Extracted records
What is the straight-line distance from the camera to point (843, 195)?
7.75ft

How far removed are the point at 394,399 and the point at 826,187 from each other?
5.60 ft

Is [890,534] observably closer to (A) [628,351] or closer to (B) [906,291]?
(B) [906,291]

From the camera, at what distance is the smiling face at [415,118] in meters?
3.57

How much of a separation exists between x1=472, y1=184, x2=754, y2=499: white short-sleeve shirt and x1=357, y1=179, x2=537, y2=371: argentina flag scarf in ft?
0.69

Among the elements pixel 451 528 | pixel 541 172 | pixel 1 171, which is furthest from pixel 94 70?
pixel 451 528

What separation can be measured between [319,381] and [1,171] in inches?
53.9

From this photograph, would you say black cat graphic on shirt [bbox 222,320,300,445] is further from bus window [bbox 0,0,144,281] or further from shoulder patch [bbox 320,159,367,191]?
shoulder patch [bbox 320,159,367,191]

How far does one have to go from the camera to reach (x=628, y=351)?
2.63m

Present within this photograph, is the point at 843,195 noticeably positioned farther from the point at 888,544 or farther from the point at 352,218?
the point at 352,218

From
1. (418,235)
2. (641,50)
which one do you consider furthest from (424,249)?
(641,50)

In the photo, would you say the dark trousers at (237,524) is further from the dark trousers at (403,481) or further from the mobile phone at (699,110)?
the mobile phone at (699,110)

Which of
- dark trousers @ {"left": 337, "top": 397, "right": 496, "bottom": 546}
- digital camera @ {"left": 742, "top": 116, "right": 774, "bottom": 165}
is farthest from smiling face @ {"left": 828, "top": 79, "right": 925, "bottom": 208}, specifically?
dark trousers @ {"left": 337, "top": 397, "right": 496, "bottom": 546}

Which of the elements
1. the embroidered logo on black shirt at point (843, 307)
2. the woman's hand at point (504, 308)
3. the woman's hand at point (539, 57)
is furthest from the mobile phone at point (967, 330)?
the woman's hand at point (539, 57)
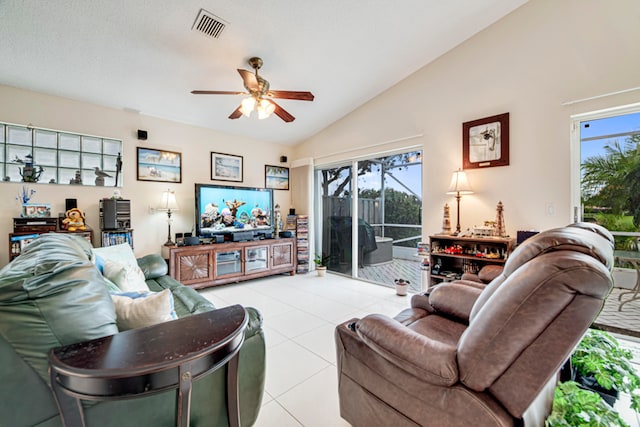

## GOAL OF THE EXERCISE
Format the lines from the one containing "From this photograph, would" through the last line of the rows, inclusive, as a Markdown table with columns n (a running number) and Line, skipping blank lines. Leave the pictures out.

## EXPECTED OUTPUT
| n | Line |
|---|---|
| 1 | From this photograph, would you say black cat graphic on shirt [bbox 222,320,300,445] is further from bus window [bbox 0,0,144,281] or further from shoulder patch [bbox 320,159,367,191]? |
| 2 | shoulder patch [bbox 320,159,367,191] |
| 3 | How far does one have to go from the camera to reach (x=628, y=351)? |
| 4 | 2.63m |
| 5 | Present within this photograph, is the point at 843,195 noticeably positioned farther from the point at 888,544 or farther from the point at 352,218? |
| 6 | the point at 352,218 |
| 7 | From |
| 8 | 1. (418,235) |
| 9 | 2. (641,50) |
| 10 | which one do you consider furthest from (424,249)? |
| 11 | (641,50) |
| 12 | In the photo, would you say the dark trousers at (237,524) is further from the dark trousers at (403,481) or further from the mobile phone at (699,110)? |
| 13 | the mobile phone at (699,110) |
| 14 | Which of |
| 15 | - dark trousers @ {"left": 337, "top": 397, "right": 496, "bottom": 546} |
| 16 | - digital camera @ {"left": 742, "top": 116, "right": 774, "bottom": 165} |
| 17 | is farthest from smiling face @ {"left": 828, "top": 79, "right": 925, "bottom": 208}, specifically? |
| 18 | dark trousers @ {"left": 337, "top": 397, "right": 496, "bottom": 546} |
| 19 | Which of the elements |
| 20 | 1. the embroidered logo on black shirt at point (843, 307) |
| 21 | 2. the woman's hand at point (504, 308) |
| 22 | 3. the woman's hand at point (539, 57) |
| 23 | is furthest from the mobile phone at point (967, 330)? |
| 24 | the woman's hand at point (539, 57) |